02. No âmbito doutrinário, a responsabilidade civil da Administração viveu três fases distintas: passou da irresponsabilidade, quando predominou o princípio the king can do not wrong (o rei é imune à perpetração de ilícito), para a responsabilidade com culpa, evoluindo, deste estágio, para a teoria do risco administrativo, que, entre nós, depois de adotada pela Constituição de 1946, prevalece até hoje.

A teoria da irresponsabilidade restou elidida, por inteiro, desde 1947, quando a Inglaterra resolveu expungi-la do seu ordenamento jurídico, seguindo, no ponto, os Estados Unidos da América do Norte, que editaram, em 1946, o Federal Tort Claims Act. A teoria da responsabilidade com culpa que, para os fins cogitados, equipara a Administração e o indivíduo, perde terreno a cada momento, ante o avanço das regras de Direito Público sobre as normas de Direito Privado, no tocante à disciplina das relações que se formam entre o particular e o Estado, no espaço físico sujeito ao seu domínio eminente.

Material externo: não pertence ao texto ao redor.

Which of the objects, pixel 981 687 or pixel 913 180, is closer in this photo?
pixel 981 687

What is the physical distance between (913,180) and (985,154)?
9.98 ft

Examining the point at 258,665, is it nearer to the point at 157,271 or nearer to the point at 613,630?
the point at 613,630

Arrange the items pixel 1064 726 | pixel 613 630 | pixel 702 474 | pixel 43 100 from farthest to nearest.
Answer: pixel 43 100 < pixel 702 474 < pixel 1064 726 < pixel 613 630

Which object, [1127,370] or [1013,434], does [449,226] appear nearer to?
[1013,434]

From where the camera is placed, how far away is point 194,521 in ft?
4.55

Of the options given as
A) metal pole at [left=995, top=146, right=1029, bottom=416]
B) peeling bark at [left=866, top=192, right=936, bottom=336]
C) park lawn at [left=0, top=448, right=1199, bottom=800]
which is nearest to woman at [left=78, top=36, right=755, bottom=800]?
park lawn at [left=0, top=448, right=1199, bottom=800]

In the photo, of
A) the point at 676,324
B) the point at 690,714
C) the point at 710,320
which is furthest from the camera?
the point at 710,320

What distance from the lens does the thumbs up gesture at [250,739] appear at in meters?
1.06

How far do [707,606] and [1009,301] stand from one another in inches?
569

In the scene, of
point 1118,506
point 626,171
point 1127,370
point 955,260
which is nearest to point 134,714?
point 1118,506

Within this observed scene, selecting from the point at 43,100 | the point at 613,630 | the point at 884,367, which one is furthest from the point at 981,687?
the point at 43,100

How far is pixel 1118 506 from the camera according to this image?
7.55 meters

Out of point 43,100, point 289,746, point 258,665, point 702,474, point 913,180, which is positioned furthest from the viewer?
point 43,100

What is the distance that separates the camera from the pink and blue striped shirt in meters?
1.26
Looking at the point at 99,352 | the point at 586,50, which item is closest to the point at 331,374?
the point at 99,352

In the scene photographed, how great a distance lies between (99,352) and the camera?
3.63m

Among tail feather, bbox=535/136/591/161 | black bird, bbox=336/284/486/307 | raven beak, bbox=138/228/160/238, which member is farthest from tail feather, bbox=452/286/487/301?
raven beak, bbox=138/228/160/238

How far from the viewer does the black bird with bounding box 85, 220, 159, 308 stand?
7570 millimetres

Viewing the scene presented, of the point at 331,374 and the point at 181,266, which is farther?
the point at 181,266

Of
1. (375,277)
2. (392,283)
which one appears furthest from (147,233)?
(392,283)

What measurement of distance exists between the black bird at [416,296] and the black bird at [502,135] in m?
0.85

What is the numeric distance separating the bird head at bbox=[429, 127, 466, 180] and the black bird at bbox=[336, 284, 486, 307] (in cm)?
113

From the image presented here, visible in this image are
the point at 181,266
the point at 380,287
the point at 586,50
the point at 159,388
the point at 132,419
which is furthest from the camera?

Após madura reflexão, perceberam os cultores do Direito Público que se afigura impossível, de modo terminante, nivelar o Estado, ao qual a ordem jurídica reconhece e assegura uma série de privilégios administrativos, ao particular, que se movimenta, em face dessa entidade, inteiramente despido de prerrogativas públicas.

Constatação em causa, que se mostrou e ainda se mostra absolutamente irredutível, levou a doutrina a proclamar, sem discrepância, que não há como responsabilizar a Administração, pelos danos que os seus agentes vierem a causar aos administrados, com base na aplicação dos genuínos princípios norteadores da culpa civil.

Colocados em frente dessa realidade, os publicistas propuseram três critérios para a solução do impasse: (i) o risco integral, (ii) a culpa administrativa e (iii) o risco administrativo.

O risco integral, que é o risco administrativo levado ao extremo, contou com pouquíssimas adesões, pois conduz a uma conseqüência inaceitável em termos absolutos: compele a Administração a indenizar todo e qualquer dano sofrido por terceiro, conexionado com ato perpetrado pelos seus agentes, ainda que, para a sua produção, tenha sido determinante o dolo ou a culpa da vítima.

Em vista de tão iníquos efeitos, o Direito Administrativo Brasileiro jamais aceitou a teoria do risco integral, como evidenciam os julgados do Excelso Pretório, respeitantes ao tema responsabilidade civil da Administração, e toda a doutrina que se formou a propósito dos nossos documentos constitucionais, editados desde 1946, embora alguns estudiosos advoguem que a culpa administrativa, ou a falta do serviço, é a tese que melhor informa a reparação dos danos sofridos pelas pessoas físicas ou jurídicas, quando resultantes de uma atividade empreendida pela União, pelos Estados membros, pelos Municípios, pelas autarquias ou pelas prestadoras de serviço público.

A culpa administrativa, ou falta do serviço, que surge como o estágio inicial da transição operada entre a teoria da culpa civil e a teoria do risco administrativo, tem, em linha de conta, a falta do serviço, que deságua na culpa da Administração, cuja conformação prescinde, por inteiro, da identificação da culpa subjetiva do funcionário. Aclare-se: perquire-se, aqui, uma falta objetiva do serviço, isoladamente considerado, ou uma culpa especial da Administração, que se convencionou chamar de culpa administrativa, a qual, uma vez configurada, exsurge como geratriz do dever de indenizar.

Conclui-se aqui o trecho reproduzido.